No resulta extraño entonces que no haya viajado al interior luego de su asunción, ni participado de reuniones públicas –salvo desde el balcón de la Rosada o de espaldas al Congreso en ese primer día- y se refugie por horas todos los días en las redes sociales, especialmente en X (ex Twitter), en donde se regodea de los halagos de sus partidarios y ataca a quienes lo contradicen.
Más allá de esas evidencias, los que están fuera de su entorno íntimo –Karina, Posse y Santiago Caputo- pero desde el poder pretenden influir en él, rodearlo, limitarlo o incidir en su gobierno, han optado por coincidir con él en algunos aspectos (como, inclusive, la ex presidenta Cristina Fernández); darle la razón en un “cambio” o en el discurso del “déficit cero” (como Macri, Caputo o Sturzenegger); o en el relato ortodoxo del “libre mercado” (como las asociaciones AEA, o UIA) aun cuando tomen decisiones que contradigan muchos de los aspectos de su doctrina “anarco-capitalista”, y sólo respondan a sus intereses individuales, políticos o empresarios.

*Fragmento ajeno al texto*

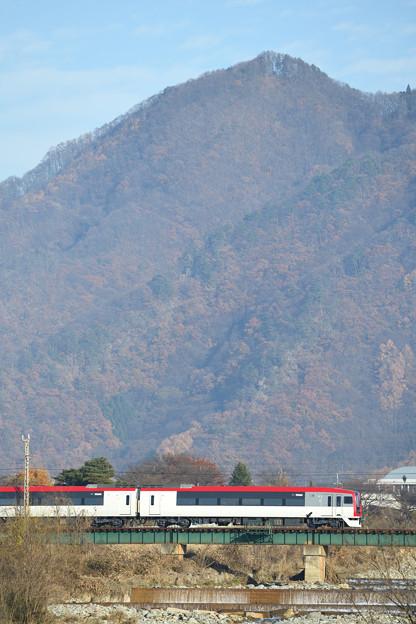 松川橋を渡るスノーモンキー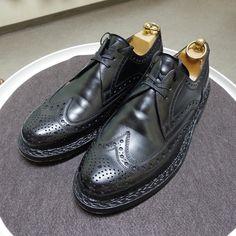 Heinrich Dinkelacker 明日の当番予定 この角度が一番重たそうに見えます Budaはコードバンの方が有名な気がしますけどカーフもかなりいいと思います #heinrichdinkelacker #heinrichdinkelackerbuda #buda #weinheimer #weinheimerleder #shoes #shoecare #ハインリッヒディンケラッカー #ハインリッヒディンケルアッカー #紳士靴 #革靴 #ワインハイマー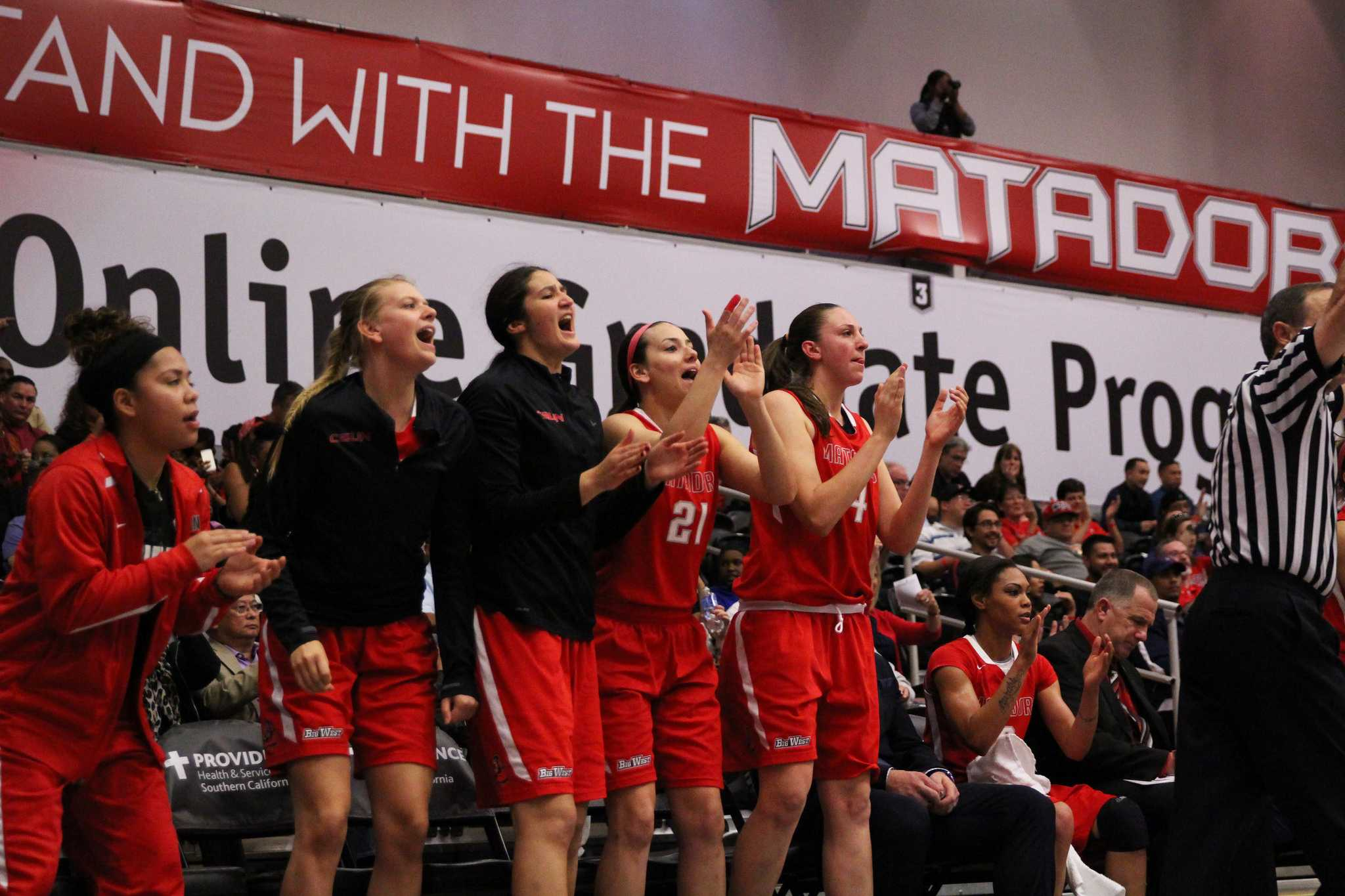 CSUN+women%27s+basketball+welcomes+two+new+players+to+their+team+for+the+new+2015-2016+season.
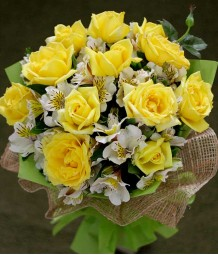 1 Dozen Yellow Roses w/ Alstro (Round Bouquet)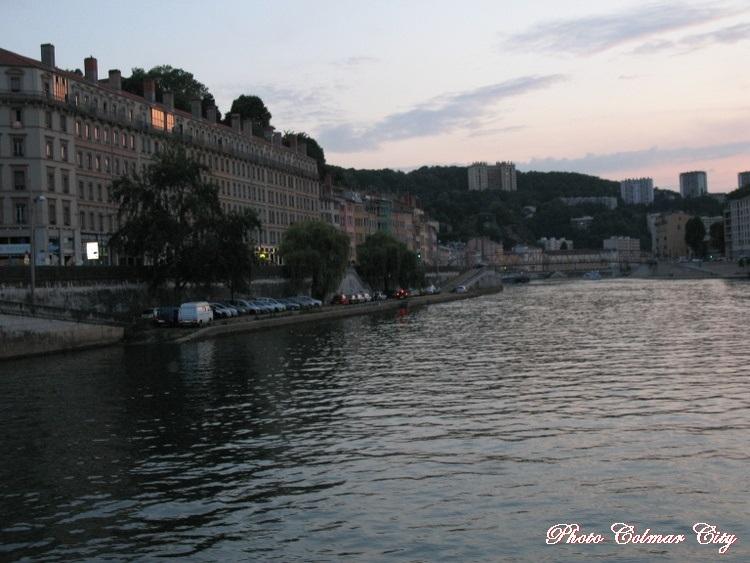 Lyon (69) : Balade en bateau 1/2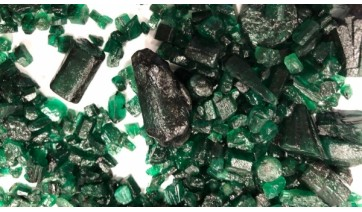 Receita Federal apreende 2,5 kg de esmeraldas em Bauru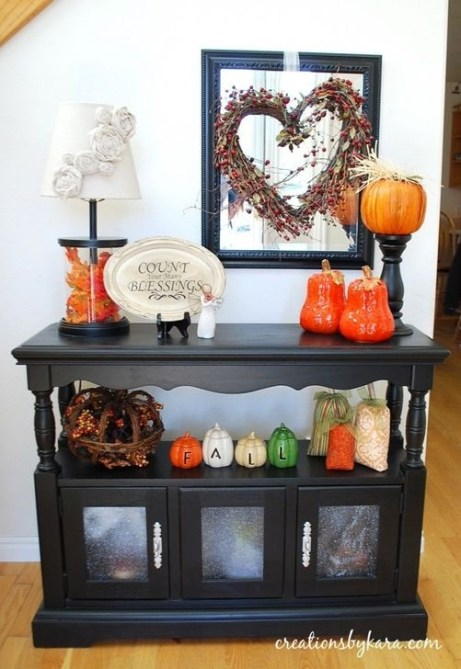 Stylish Console Table For Halloween Ideas 42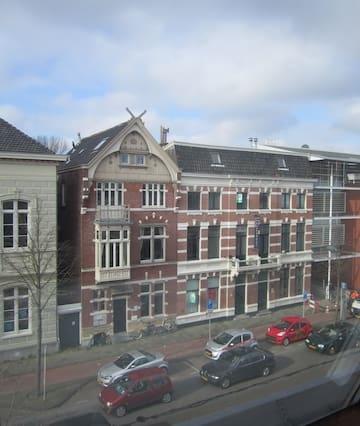 WHS Cozy Loft in Historic Haarlem Center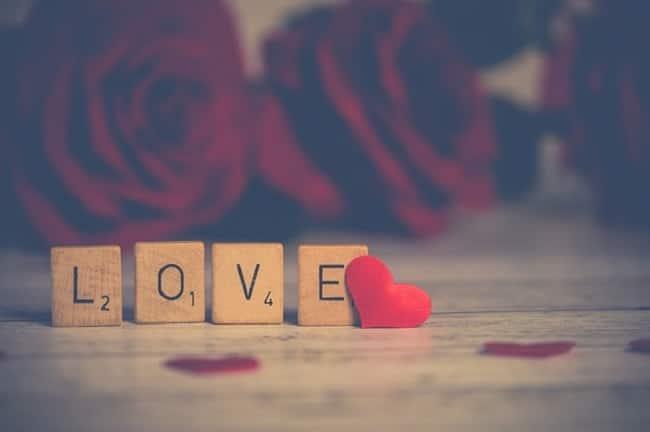 love en lettres scrabble saint-valentin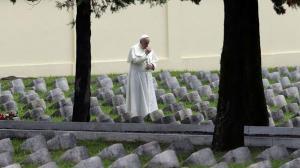 La Iglesia católica prohíbe esparcir cenizas de los difuntos o tenerlas en casa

Mientras tanto, las organizaciones públicas y privadas que están siendo atacadas no tienen más alternativas que recurrir al Poder Legislativo, y al Poder Judicial, a la movilización y todas las medidas de acción directa, mientras deben recuperar o aumentar su relación con los sectores más castigados por las decisiones gubernamentales, cerrando filas y resistiendo.
Desde el llano, los ciudadanos, consumidores, trabajadores activos o jubilados, formales o informales, pequeños o medianos empresarios, deben también aumentar en lo posible la cooperación con sus pares, clientes, vecinos –en especial los más vulnerados- y proveedores, procurando sobrevivir con ellos, sin recurrir al “sálvese quien pueda” (que empeoraría las cosas).

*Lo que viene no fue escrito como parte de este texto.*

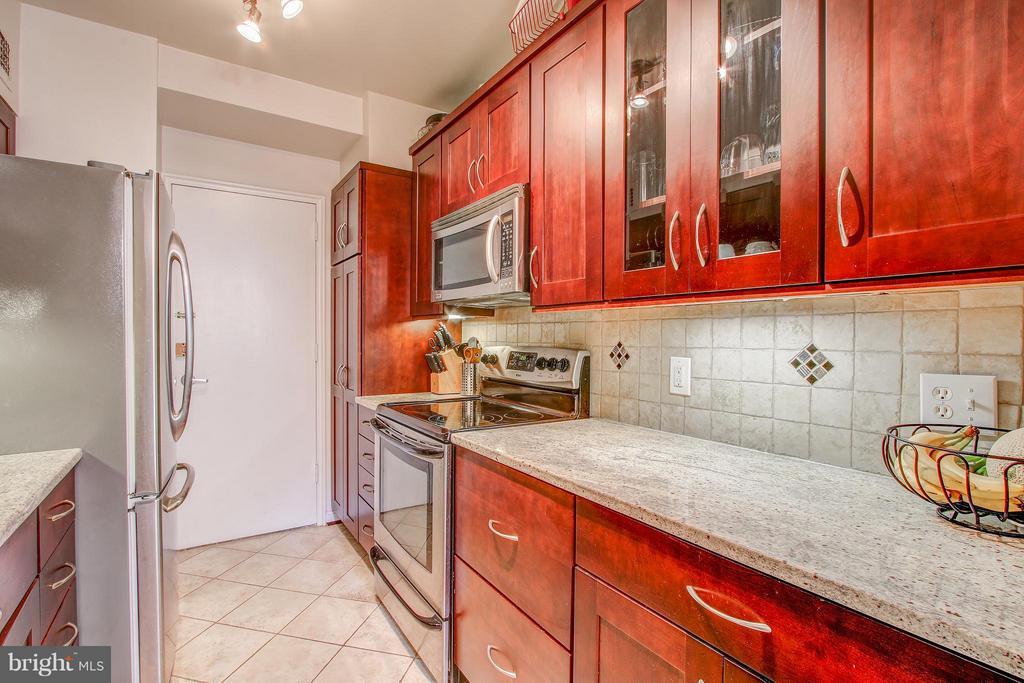 Kitchen - 4740 CONNECTICUT AVE NW #318, WASHINGTON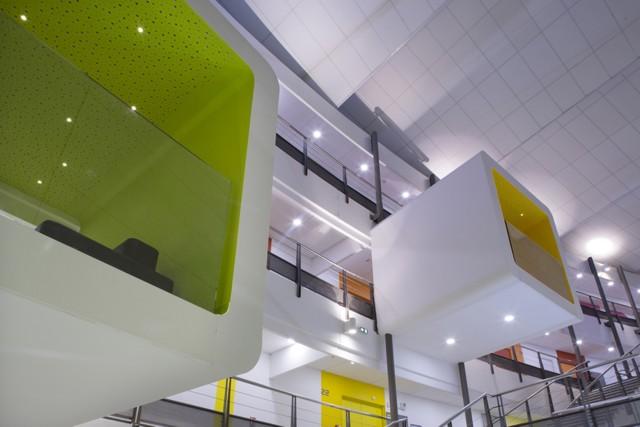 Francia: Institut de Formation des Professionnels de la Santé, Avignon - NBJ Architectes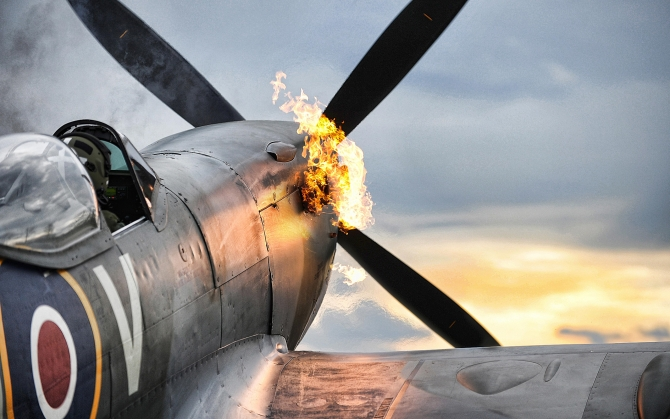 War Thunder подбитый самолет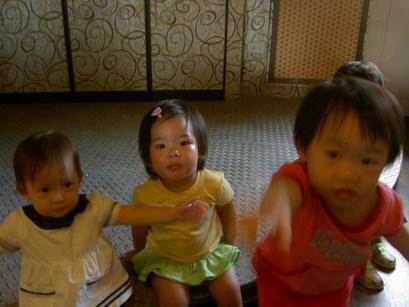 美嬰三人組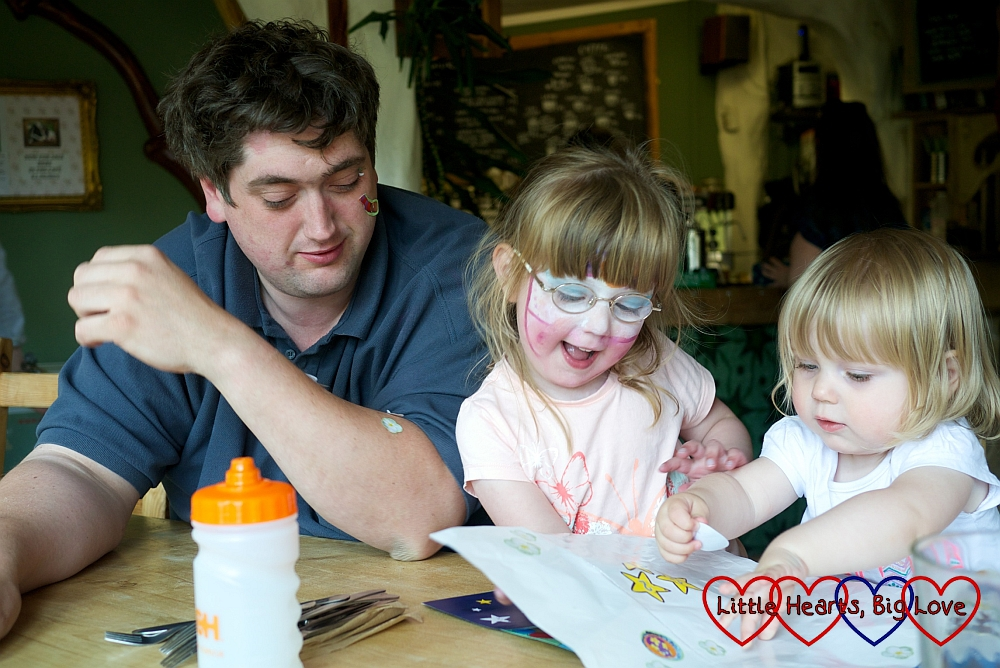 My lovely hubby: one of the things that I'm thankful for this week - Little Hearts, Big Love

Para resolver los conflictos preexistentes es necesario el análisis crítico, que valore distintos aspectos negativos y positivos de las relaciones, y los pondere adhiriendo a los principios de la cooperación, que debiéramos reconocer como exitosos y nos permitan afrontar con realismo una empresa común que impida “el descarte” de partes de la sociedad.

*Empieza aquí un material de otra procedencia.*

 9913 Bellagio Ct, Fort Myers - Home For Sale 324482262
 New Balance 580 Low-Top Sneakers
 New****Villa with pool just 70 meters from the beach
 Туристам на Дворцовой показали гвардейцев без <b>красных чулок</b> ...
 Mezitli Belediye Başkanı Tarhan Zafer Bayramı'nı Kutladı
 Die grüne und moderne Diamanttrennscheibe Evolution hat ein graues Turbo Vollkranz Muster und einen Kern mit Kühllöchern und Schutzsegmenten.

Es evidente que algunos aspectos no serán compartidos por todos, o no serán valorados por igual por los distintos actores, pero también lo es que aquellos en los que está en juego la supervivencia no debieran descartarse, so pena de convertirnos, cuanto menos, en verdugos pasivos de algunos de los demás.
No caben entonces aquellas frases que a lo largo de las últimas décadas caracterizaron a amplios sectores de la población, que rezaban “yo, argentino” en los 60, que significaba que no se involucraban; o “algo habrá hecho” en los 70, mientras la represión recrudecía; “a mí no me va a pasar” en los 80, que mágicamente creía en la invulnerabilidad personal; “ese no es mi problema” en los 90, cuando el individualismo florecía y nos llevó puestos a casi todos; “estos son mis derechos” de principios de siglo, sin considerar las responsabilidades; o “yo deseo” de la década pasada, que muestran una tendencia a la ausencia de compromiso con los demás.